I am probably stupid, but I have been staring at this issue for days now and cannot figure it out. The middleware functionality in axum have changed so much recently that 90% of the internet is outdated. The docs won't help me either, probably because I am new to rust so I am probably missing something.
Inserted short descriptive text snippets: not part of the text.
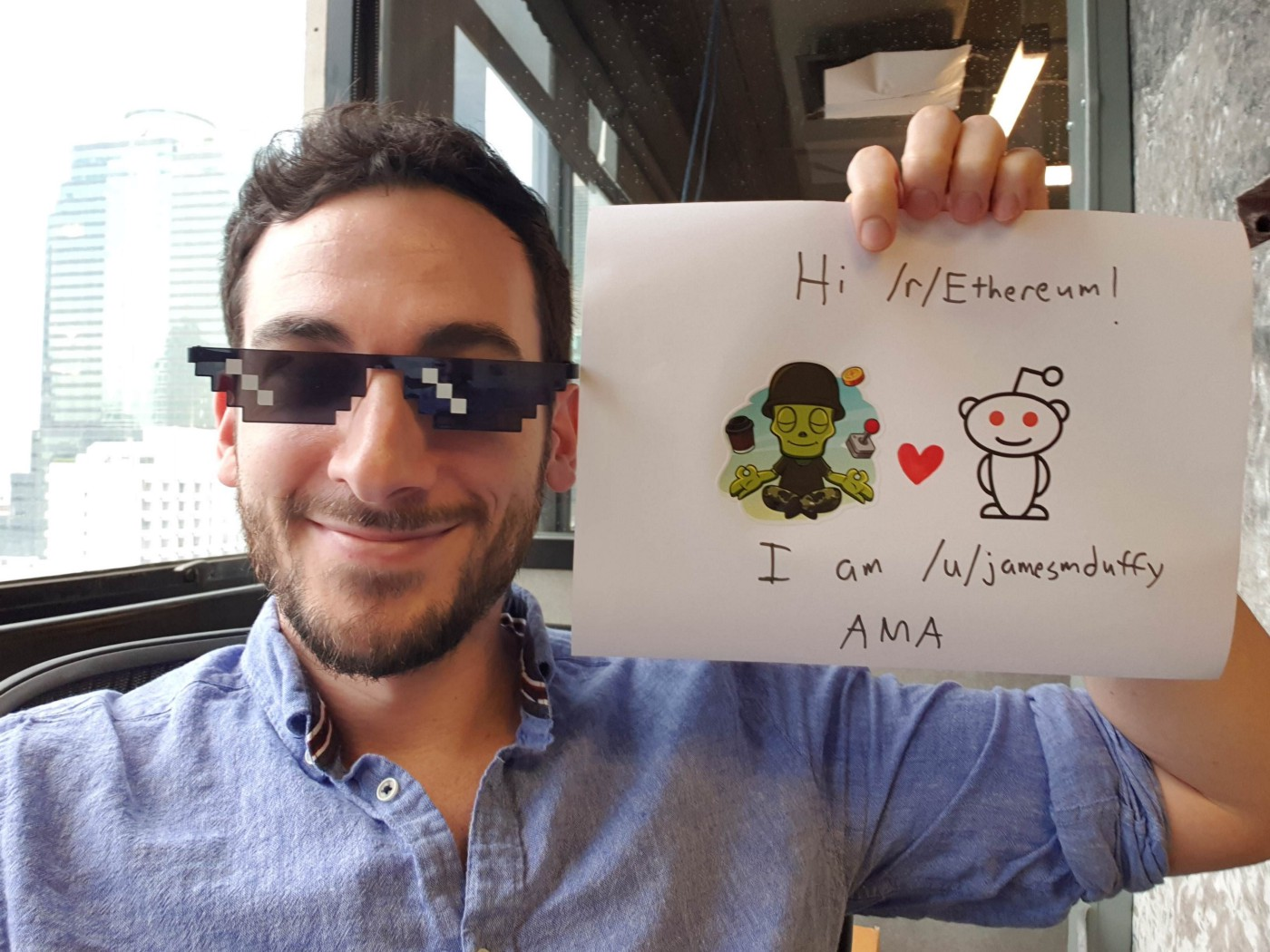 ️Did You Miss Loom Network's Reddit AMA (Ask Me Anything) on /r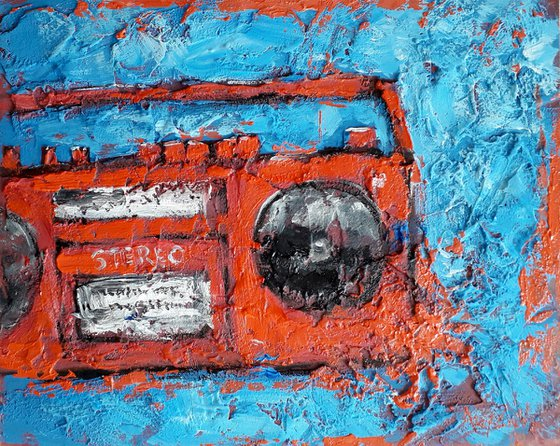 Abstract painting Impasto Record player 80s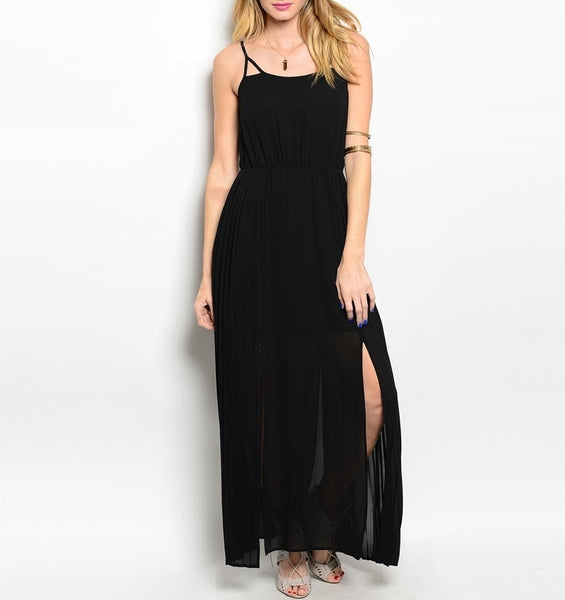 Side Slit Chiffon Maxi Dress in Black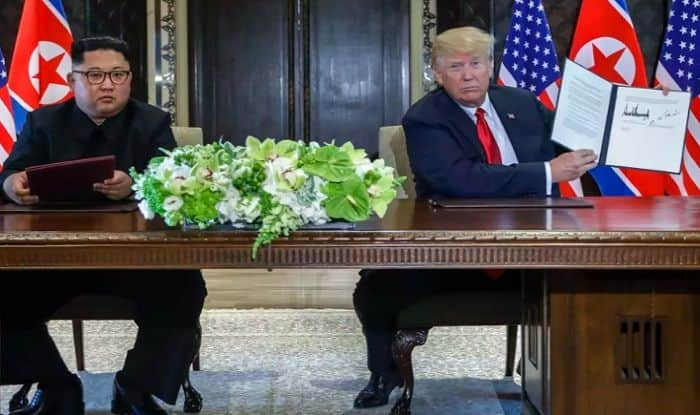Donald Trump-Kim Jong Un's Historic Summit Ends With Denuclearisation And Security Agreement – Read The Full Text of The Joint Document Here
I am using axum 0.7.5. Anyway here is code:
main.rs:
#[tokio::main]
async fn main() {
// Initialize environment variables from .env file
dotenv::dotenv().ok();
if let Err(e) = run().await {
eprintln!("Application error: {:?}", e);
}
}
lib.rs:
pub async fn run() -> Result<(), Box<dyn Error>> {
// Establish the database connection pool
let db_pool = Arc::new(db::connection::establish_connection().await?);
// Create the application router and add the connection pool as an extension
let app = create_routes(db_pool.clone());
// Use the ? operator to propagate errors instead of unwrapping
let listener = tokio::net::TcpListener::bind("0.0.0.0:3000").await?;
axum::serve(
listener,
app.into_make_service_with_connect_info::<SocketAddr>(),
)
.await?;
Ok(())
}
state.rs:
use std::sync::Arc;
#[derive(Clone)]
pub struct AppState {
pub access_token_secret: Arc<String>,
pub refresh_token_secret: Arc<String>,
}
routes/mod.rs:
pub mod analytics;
pub mod auth;
pub mod legal;
pub mod misc;
pub mod users;
use std::{env, sync::Arc};
use axum::middleware::from_fn;
use axum::{Extension, Router};
use axum_client_ip::SecureClientIpSource;
use sqlx::MySqlPool;
use crate::{
middleware::{auth_middleware::auth_middleware, input_validation::input_validation},
state::AppState,
};
pub fn create_routes(pool: Arc<MySqlPool>) -> Router {
// Load the token secrets from environment variables
let access_token_secret =
env::var("ACCESS_TOKEN_SECRET").expect("ACCESS_TOKEN_SECRET must be set");
let refresh_token_secret =
env::var("REFRESH_TOKEN_SECRET").expect("REFRESH_TOKEN_SECRET must be set");
let app_state = AppState {
access_token_secret: Arc::new(access_token_secret),
refresh_token_secret: Arc::new(refresh_token_secret),
};
Router::new()
.nest("/v1/users", users::routes())
.nest("/v1/auth", auth::routes(pool.clone()))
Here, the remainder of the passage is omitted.